The Uncanny is the simulacrum – an exact copy of an original that never existed. BMW’s new Mini.
Tzvetan Todorov connects the uncanny, the fantastic, and the marvelous. He defines the fantastic as a genre which generates hesitation in the reader’s mind. He asserts the necessity of three conditions for the fantastic: the reader must hesitate between a natural and supernatural interpretation, a character usually represents this hesitation and the reader adopts a nonallegorical reading. We are in liminal spaces. In Coppola’s Dracula, Mina meets the Count at a showing of the new “movies” – uncanny science. She hesitates, but accepts his offer of joining him in the un-dead. Lover and monster. She hesitates in his murder. Recognition, after hesitation, of the double. Precisely.

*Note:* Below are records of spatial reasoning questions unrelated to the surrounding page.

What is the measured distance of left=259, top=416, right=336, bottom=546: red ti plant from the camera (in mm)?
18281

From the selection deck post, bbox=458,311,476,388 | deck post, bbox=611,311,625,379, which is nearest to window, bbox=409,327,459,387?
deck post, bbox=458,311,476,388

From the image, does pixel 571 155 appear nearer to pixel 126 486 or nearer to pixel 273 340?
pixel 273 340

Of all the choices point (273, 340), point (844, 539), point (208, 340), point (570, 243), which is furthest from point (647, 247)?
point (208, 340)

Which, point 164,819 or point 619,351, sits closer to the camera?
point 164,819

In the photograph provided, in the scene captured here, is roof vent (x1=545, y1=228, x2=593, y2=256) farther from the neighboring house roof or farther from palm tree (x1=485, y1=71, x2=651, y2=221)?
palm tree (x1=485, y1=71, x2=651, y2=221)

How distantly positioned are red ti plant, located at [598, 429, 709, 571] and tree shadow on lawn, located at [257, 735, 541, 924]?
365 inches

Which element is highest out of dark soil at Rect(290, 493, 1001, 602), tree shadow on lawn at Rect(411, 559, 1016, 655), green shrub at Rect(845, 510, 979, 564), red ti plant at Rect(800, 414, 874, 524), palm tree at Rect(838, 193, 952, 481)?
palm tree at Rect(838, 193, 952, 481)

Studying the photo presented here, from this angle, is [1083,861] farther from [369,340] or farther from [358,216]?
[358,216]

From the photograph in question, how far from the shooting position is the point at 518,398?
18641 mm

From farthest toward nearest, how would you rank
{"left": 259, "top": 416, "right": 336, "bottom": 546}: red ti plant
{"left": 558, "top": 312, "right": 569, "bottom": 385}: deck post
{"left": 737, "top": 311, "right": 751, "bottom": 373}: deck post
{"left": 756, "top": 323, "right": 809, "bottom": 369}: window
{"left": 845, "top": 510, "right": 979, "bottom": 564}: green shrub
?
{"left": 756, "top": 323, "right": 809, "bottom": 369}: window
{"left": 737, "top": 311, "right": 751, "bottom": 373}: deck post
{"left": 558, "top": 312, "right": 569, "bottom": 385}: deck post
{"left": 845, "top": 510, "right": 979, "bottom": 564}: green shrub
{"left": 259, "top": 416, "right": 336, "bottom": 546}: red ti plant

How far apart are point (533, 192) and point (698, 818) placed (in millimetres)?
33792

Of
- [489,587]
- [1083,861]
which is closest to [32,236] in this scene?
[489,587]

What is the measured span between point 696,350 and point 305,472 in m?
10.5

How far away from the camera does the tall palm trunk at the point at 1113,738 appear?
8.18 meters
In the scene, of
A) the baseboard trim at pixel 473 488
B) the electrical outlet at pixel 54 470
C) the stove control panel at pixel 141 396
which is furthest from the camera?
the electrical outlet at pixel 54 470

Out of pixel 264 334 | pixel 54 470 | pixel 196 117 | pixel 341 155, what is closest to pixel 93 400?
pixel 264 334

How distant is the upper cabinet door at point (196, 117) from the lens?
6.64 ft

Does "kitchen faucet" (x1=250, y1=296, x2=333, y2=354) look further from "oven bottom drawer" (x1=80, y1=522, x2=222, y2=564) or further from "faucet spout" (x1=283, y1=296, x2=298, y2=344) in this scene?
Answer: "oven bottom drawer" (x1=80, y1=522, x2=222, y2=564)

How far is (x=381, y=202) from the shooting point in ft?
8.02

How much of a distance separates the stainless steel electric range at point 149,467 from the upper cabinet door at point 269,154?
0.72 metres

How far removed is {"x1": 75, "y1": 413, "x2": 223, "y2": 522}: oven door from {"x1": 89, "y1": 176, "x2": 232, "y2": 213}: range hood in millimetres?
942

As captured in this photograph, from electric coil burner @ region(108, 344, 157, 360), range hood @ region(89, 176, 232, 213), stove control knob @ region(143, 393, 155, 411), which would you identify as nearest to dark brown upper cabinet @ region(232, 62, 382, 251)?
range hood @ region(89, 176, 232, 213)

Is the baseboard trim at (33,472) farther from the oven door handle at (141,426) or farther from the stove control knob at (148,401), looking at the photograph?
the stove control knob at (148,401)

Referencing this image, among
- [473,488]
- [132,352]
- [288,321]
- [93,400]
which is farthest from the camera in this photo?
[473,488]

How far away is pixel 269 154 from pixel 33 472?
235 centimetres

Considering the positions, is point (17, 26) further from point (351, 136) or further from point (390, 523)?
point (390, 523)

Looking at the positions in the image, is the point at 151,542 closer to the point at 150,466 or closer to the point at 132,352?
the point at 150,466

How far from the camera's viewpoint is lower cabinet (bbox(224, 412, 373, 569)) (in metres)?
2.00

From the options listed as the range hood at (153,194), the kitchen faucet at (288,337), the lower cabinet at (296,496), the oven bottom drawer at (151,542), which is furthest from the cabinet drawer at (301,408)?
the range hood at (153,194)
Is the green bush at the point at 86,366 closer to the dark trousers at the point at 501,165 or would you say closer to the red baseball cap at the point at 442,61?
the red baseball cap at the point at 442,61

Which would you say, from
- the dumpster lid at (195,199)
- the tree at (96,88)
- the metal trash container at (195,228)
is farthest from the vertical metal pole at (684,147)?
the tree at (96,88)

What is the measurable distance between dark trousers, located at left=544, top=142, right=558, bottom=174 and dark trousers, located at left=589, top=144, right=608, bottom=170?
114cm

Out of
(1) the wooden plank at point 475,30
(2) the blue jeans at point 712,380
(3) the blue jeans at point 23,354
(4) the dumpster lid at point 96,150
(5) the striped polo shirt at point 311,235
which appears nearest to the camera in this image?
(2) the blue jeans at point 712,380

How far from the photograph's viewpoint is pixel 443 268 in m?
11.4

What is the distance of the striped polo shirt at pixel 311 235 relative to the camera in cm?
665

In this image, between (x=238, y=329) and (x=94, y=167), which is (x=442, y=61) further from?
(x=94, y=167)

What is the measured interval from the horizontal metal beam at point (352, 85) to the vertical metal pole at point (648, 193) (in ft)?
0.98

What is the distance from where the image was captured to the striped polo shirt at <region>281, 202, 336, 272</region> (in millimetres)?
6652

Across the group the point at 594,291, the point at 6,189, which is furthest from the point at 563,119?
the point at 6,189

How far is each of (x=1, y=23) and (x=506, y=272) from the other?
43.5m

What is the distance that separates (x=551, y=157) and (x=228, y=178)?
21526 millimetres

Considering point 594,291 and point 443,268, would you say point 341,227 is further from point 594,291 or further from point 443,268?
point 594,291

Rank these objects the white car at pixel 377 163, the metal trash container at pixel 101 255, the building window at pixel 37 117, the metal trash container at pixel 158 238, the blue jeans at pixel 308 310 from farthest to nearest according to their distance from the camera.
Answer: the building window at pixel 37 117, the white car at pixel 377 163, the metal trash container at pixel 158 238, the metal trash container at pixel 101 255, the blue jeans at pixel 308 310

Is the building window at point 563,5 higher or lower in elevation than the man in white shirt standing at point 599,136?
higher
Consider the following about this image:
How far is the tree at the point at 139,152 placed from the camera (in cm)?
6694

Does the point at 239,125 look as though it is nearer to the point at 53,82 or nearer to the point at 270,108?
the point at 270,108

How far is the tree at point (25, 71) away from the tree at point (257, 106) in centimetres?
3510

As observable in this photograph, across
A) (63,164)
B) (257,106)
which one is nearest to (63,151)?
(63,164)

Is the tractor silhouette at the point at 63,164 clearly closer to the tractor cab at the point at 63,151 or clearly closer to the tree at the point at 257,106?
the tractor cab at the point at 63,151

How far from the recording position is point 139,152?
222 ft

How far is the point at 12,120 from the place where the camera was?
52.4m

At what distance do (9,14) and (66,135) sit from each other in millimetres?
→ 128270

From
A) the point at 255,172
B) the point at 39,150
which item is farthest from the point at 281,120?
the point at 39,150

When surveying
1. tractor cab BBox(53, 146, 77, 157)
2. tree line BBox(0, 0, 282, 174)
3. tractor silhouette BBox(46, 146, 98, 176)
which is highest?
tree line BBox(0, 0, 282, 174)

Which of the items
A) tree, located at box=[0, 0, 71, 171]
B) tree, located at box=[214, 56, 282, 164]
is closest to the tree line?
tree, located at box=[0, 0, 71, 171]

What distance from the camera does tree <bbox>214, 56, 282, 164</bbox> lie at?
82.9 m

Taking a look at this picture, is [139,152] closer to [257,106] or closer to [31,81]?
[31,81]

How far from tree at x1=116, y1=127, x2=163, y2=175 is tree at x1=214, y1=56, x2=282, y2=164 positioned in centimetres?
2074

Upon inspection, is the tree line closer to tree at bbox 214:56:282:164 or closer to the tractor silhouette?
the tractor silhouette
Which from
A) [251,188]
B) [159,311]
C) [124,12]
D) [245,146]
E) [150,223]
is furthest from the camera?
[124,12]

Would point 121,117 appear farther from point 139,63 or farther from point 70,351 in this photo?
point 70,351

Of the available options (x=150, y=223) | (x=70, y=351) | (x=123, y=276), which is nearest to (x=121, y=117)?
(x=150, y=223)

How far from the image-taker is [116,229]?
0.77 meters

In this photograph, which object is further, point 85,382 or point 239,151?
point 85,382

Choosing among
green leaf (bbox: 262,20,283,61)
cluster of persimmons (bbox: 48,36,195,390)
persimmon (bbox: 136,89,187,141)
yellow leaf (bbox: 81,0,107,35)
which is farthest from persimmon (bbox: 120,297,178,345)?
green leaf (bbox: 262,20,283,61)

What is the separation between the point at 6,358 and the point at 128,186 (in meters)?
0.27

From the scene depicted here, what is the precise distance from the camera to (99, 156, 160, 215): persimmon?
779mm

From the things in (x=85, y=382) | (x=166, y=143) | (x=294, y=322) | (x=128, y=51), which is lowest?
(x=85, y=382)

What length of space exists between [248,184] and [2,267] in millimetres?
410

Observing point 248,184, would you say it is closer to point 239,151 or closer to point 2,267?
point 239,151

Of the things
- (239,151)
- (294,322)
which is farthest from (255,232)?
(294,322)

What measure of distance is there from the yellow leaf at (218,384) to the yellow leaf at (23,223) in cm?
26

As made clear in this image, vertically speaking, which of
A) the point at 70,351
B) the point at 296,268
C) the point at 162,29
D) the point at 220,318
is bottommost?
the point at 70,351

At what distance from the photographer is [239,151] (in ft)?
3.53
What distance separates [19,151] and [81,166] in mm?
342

Giorgio de Chirico worked on the silence, solitude and obscurity of deserted Italian piazze, urban landscapes – a curious amalgam of aesthetic sentiment and psychic distress. He preferred to use the word “presentiment”, but his confusion of animate and inanimate – he described statues in public places as particularly evocative because they seemed to have the potential to rise and enter the world of men, especially at twilight – is precisely what Freud had described as the primary criterion for the generation of the Uncanny.
Never feeling at home in the world – Novalis on philosophy (if my memory serves right). This is archaeology.